Gluten-Free Sunday: Addictive Chili Gumbo
The Recipe: Chili Gumbo
Why We Love It
We’re not really sure if this is chili or gumbo and Ashlae wasn’t either, hence the combination name! It’s packed with beans, veggies, and spices (and thickened with arrowroot powder) to warm you from the inside out. If you’re feeling like chili, add a bit more chili powder and skip the okra (or not). Want gumbo? Add some file powder (ground sassafras, pronounced “fee-lay”), which you can buy online. Or, just toss it all in, let it simmer away, and thank your lucky stars this freezes well because you’re going to be craving it.
The Chef: Ashlae Warner
Full-time Environmental Economics Student, Part-time Baker
Oh, Ladycakes is where Ashlae documents her adventures in her Denver kitchen. The thing we love most about reading Ashlae’s stuff is not only her delicious recipes and beautiful photos (of which there are many) but her style of writing, which always leaves us chuckling. She has such a personal and clever way of explaining the stories behind her recipes that you feel like you’re getting to know her through her recipes. And for the non-vegan or non-gluten-free folk out there, recipes like this Chili Gumbo are so good that you won’t miss a thing!

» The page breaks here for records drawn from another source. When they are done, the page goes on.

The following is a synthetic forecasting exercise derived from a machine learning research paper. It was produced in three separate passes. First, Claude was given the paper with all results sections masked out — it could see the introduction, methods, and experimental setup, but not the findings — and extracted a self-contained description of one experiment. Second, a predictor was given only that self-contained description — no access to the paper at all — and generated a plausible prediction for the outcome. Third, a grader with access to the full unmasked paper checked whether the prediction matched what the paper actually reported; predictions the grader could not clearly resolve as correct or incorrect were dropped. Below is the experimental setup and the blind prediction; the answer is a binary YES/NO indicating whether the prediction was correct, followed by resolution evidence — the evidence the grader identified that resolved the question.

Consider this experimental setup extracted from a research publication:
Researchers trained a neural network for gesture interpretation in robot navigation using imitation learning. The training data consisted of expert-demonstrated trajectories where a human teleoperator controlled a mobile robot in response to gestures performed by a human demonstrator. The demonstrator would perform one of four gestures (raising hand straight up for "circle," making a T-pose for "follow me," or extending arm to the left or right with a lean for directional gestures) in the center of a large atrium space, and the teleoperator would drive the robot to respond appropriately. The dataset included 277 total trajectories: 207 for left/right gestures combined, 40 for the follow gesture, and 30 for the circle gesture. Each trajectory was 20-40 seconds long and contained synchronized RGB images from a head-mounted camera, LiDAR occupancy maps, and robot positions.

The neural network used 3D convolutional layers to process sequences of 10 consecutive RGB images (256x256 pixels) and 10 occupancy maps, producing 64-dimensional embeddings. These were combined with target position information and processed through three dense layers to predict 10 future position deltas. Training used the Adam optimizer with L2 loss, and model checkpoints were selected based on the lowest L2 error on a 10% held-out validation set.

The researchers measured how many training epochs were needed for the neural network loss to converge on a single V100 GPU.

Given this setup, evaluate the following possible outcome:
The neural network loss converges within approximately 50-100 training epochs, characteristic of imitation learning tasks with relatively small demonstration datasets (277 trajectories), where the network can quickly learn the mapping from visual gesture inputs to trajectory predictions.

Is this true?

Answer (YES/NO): NO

The Tip: Caramelize Tomato Paste for Deep, Rich Flavor
Many stews and soups, including this one, call for tomato paste to be added early in the process. On its own, tomato paste has a bright, raw flavor but this little trick will help you get that cooked-all-day flavor in just a few minutes. When the recipe tells you to add the tomato paste and saute it with the veggies, here’s what to do:
Move the vegetables to the edge of the pan to create an empty space. Add a bit more oil and add the tomato paste directly into the oil, sauteeing it on its own until deep red and caramelized, 6-8 minutes. Then, mix it in with the other ingredients in the pan and continue.
Some of it will stick to the bottom of the pan. That’s flavor. It’ll get picked up when you deglaze the pan with wine, stock, or water. By using this method, your soups and stews will have a noticeably richer flavor.